### [Exercise task]
Print the records verbatim, starting at the line containing "Of the available options" and ending at the line containing "Answer: aircraft wing", with both of those lines included.

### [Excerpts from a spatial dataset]
──────────────────────────────

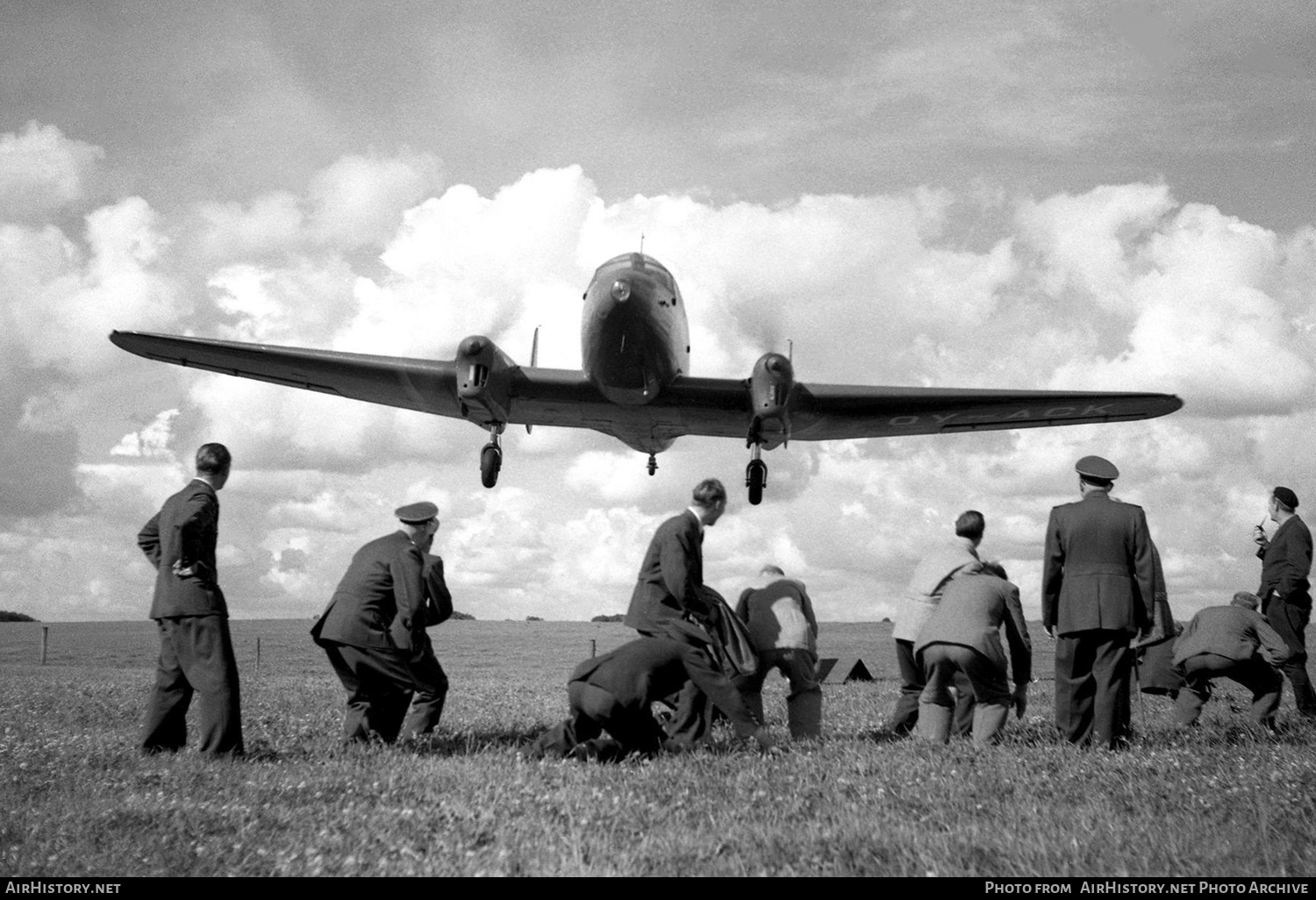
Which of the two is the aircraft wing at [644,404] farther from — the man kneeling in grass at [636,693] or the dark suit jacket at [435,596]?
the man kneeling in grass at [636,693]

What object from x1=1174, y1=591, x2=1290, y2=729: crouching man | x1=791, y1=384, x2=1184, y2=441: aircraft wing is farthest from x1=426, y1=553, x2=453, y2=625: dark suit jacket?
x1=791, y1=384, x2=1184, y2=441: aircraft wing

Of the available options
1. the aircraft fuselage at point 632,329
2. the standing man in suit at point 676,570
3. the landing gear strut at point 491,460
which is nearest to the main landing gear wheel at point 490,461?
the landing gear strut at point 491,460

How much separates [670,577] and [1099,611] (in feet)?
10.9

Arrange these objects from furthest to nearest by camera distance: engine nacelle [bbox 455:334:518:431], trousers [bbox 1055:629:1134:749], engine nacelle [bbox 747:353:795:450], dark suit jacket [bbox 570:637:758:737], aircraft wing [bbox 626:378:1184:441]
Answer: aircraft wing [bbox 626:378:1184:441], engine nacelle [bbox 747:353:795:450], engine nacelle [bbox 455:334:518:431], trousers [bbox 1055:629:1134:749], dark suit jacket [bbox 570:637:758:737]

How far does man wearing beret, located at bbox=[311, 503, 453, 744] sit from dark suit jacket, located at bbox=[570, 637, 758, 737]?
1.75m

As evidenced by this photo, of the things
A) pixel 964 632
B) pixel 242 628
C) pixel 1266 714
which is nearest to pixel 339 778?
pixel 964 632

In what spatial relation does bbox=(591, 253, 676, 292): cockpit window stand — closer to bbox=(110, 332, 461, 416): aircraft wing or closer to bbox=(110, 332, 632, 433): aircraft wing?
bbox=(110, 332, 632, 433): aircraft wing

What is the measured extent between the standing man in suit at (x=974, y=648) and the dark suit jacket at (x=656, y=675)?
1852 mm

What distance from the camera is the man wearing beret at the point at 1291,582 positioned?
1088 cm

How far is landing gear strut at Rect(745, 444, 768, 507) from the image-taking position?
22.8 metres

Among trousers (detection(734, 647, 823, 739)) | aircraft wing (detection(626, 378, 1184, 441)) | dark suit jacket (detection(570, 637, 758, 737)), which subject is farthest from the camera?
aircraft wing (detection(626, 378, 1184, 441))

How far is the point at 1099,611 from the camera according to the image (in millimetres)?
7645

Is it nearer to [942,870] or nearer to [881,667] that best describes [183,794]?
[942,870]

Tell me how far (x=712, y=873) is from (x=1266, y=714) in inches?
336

──────────────────────────────

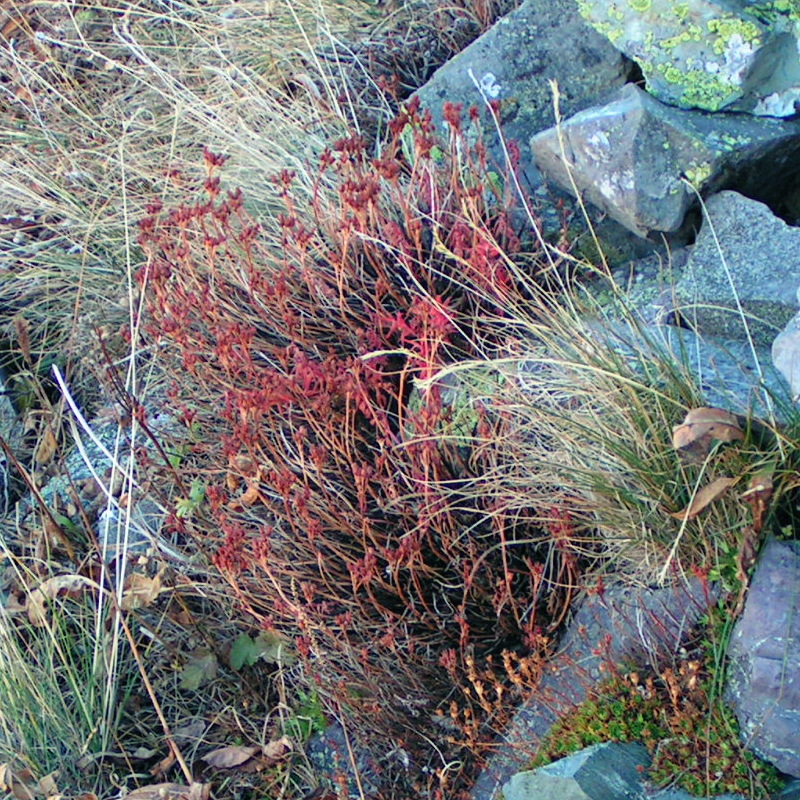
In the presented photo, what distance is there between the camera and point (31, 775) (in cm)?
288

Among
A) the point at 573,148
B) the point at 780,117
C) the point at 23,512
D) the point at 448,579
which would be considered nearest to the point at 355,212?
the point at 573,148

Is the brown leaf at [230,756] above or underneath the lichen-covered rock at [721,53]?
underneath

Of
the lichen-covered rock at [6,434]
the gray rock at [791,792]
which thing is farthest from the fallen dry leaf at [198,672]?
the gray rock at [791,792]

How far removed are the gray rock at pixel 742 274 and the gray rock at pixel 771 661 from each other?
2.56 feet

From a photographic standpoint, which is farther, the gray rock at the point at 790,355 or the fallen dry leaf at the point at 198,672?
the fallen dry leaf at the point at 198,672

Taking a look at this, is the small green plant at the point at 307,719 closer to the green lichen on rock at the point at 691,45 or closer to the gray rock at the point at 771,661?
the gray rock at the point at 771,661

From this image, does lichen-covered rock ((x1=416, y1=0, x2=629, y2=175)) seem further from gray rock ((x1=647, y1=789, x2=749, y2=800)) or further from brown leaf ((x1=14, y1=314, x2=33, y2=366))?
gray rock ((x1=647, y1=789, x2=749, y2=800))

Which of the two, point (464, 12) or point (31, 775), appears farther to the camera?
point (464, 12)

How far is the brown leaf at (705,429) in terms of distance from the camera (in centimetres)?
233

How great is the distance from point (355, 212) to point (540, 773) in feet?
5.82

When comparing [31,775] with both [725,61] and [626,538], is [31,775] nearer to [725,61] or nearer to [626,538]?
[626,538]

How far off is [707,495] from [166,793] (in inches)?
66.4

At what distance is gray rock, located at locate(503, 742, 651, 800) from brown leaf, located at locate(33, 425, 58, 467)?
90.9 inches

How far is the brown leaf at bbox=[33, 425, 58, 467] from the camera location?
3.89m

──────────────────────────────

### [Correct output]
Of the available options
1. the aircraft fuselage at point 632,329
2. the standing man in suit at point 676,570
3. the landing gear strut at point 491,460
which is nearest to the main landing gear wheel at point 490,461?
the landing gear strut at point 491,460

How much separates [670,577] and [1099,611] (in feet)?
10.9

Arrange these objects from furthest to nearest by camera distance: engine nacelle [bbox 455:334:518:431], trousers [bbox 1055:629:1134:749], engine nacelle [bbox 747:353:795:450], dark suit jacket [bbox 570:637:758:737], aircraft wing [bbox 626:378:1184:441]
Answer: aircraft wing [bbox 626:378:1184:441], engine nacelle [bbox 747:353:795:450], engine nacelle [bbox 455:334:518:431], trousers [bbox 1055:629:1134:749], dark suit jacket [bbox 570:637:758:737]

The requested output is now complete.